[Spatial question records]
_ _ _ _ _ _ _

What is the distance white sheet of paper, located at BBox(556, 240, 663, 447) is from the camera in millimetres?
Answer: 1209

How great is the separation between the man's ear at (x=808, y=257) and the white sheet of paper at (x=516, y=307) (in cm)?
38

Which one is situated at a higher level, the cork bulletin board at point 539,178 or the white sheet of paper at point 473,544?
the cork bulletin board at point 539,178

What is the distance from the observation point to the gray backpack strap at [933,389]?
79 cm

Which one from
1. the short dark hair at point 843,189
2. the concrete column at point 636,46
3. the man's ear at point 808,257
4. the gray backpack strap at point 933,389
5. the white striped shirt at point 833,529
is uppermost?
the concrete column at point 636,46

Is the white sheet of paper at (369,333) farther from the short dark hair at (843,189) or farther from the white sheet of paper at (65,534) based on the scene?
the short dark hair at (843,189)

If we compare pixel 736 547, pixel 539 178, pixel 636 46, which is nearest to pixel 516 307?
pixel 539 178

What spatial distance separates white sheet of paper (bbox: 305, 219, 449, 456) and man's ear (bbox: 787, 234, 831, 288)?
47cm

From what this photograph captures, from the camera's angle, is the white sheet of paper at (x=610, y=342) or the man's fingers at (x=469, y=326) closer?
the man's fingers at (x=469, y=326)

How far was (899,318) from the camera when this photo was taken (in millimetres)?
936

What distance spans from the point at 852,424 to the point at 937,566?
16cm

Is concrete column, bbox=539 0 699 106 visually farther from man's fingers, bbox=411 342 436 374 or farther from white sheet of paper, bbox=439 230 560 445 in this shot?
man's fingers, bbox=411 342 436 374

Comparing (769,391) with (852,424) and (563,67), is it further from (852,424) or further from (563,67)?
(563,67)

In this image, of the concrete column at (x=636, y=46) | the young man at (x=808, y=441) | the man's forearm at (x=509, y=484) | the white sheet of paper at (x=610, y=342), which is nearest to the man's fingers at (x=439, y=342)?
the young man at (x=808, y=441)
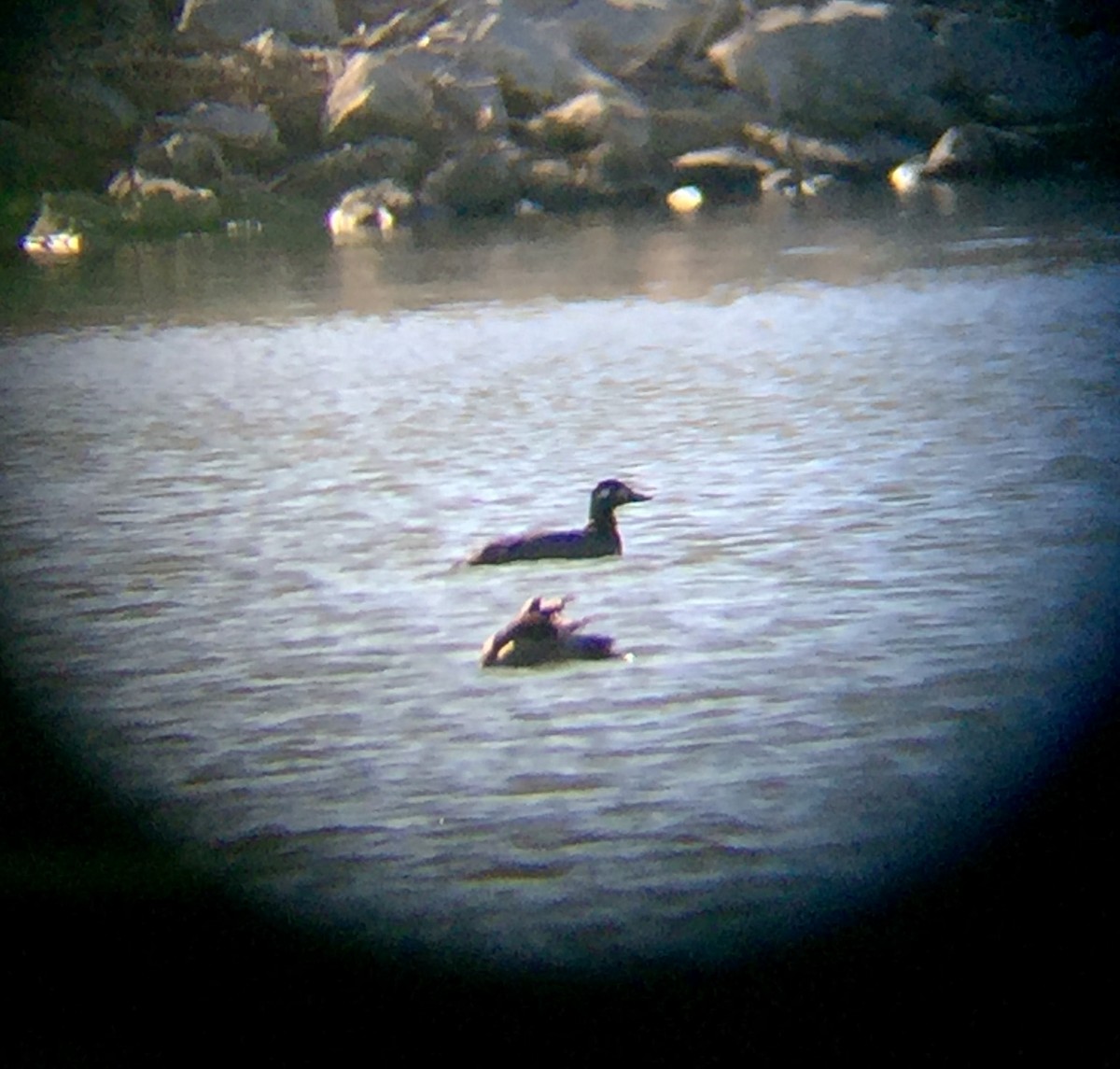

_ _ _ _ _ _ _

Please retype the entire listing above word for word, omitting any pictures.

> _RESPONSE TO THIS EXERCISE_
What is the distance white sheet of paper, located at BBox(556, 240, 663, 447) is from the camera in millimetres?
Answer: 1209

How great is the separation between the man's ear at (x=808, y=257) and the white sheet of paper at (x=516, y=307) (in cm)?
38

Which one is situated at a higher level, the cork bulletin board at point 539,178 or the white sheet of paper at point 473,544?
the cork bulletin board at point 539,178

What is the distance from the observation point to the gray backpack strap at [933,389]?
79 cm

Which one from
1. the short dark hair at point 843,189
2. the concrete column at point 636,46
3. the man's ear at point 808,257
4. the gray backpack strap at point 933,389
5. the white striped shirt at point 833,529
is uppermost?
the concrete column at point 636,46

Is the white sheet of paper at (369,333) farther from the short dark hair at (843,189) or farther from the white sheet of paper at (65,534) based on the scene?
the short dark hair at (843,189)

If we compare pixel 736 547, pixel 539 178, pixel 636 46, which is nearest to pixel 516 307?
pixel 539 178

What spatial distance separates white sheet of paper (bbox: 305, 219, 449, 456) and man's ear (bbox: 787, 234, 831, 288)?
47cm

From what this photograph captures, from the camera's angle, is the white sheet of paper at (x=610, y=342) or the man's fingers at (x=469, y=326) closer?
the man's fingers at (x=469, y=326)

How far was (899,318) from the camera when this photo was taken (in millimetres)?
936

What distance spans from the point at 852,424 to the point at 937,566?
16cm

Is concrete column, bbox=539 0 699 106 visually farther from man's fingers, bbox=411 342 436 374 or farther from white sheet of paper, bbox=439 230 560 445 in this shot?
man's fingers, bbox=411 342 436 374

Comparing (769,391) with (852,424) and (563,67), is it further from (852,424) or further from (563,67)?
(563,67)

In this image, of the concrete column at (x=636, y=46) | the young man at (x=808, y=441) | the man's forearm at (x=509, y=484) | the white sheet of paper at (x=610, y=342), which is nearest to the man's fingers at (x=439, y=342)?
the young man at (x=808, y=441)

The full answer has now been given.